Eventually, my reading expanded and that fiction consumed more of my attention. There were all of the distractions of growing up, especially those I had created leaving home on and off starting when I was 15. My attentions turned towards boys, and music, and poetry; fading away from Southeast Asia.
The year before last, I read Dispatches by Michael Herr and If I Die In A Combat Zone by Tim O'Brien. Along with the World War II novel, Catch-22 by Joseph Heller, those books began to push and nudge awake this piece of me, which had been such an integral part of my growing up. I had planned since then to read Tim O'Brien's The Things They Carried, which I honestly thought I had read before, but seems to have come out when I was in high school which would make it unlikely that I had read it heretofore.
Words seem so inadequate to talk about The Things They Carried. Reading it is like a first love affair. Speaking about it out loud, seems to do disservice to it's sacredness. It is all consuming. It makes you greedy for more as you read. Even it's destruction, and some of the stories do destroy you, is alluring the way young passion makes us unable to turn away.

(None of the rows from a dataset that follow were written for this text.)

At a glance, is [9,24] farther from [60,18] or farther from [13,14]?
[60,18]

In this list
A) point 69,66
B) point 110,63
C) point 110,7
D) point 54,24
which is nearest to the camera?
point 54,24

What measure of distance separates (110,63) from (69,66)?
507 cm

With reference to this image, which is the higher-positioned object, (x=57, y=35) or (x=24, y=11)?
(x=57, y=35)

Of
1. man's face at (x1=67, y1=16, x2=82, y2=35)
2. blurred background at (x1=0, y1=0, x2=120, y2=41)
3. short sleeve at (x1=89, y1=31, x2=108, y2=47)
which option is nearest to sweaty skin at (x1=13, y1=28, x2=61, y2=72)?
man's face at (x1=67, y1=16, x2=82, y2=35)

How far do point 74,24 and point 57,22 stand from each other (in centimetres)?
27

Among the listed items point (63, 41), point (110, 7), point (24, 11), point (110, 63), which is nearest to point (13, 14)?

For me, the experience was especially full of emotion, for though I am firmly routed in my Catholic beliefs, the familiarity and sense of some other life overshadowing my own current life lingered just over my shoulder, just out of view. The whispers of ghosts, just beyond hearing. The connection which was so powerful when I was a girl, nearly knocked me over. The tears flowed freely.

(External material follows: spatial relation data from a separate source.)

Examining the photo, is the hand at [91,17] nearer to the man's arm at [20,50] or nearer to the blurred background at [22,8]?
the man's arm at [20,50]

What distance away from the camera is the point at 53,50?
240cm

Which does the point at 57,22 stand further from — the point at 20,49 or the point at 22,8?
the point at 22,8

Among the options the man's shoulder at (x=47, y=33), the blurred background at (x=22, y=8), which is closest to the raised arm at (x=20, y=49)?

The Things They Carried is beyond a book. It is a piece of all who ever ever fought war. All who ever lived with those who have returned from war. I cannot recommend it enough--even though it appears now on lots of required reading lists., which sometimes make people feel as though are boring or too difficult to read. If you are not unchanged after reading it, I would be beyond surprised.
For any who have read it- what are your thoughts? For those who have not, are there any times or places toward which you feel particularly drawn??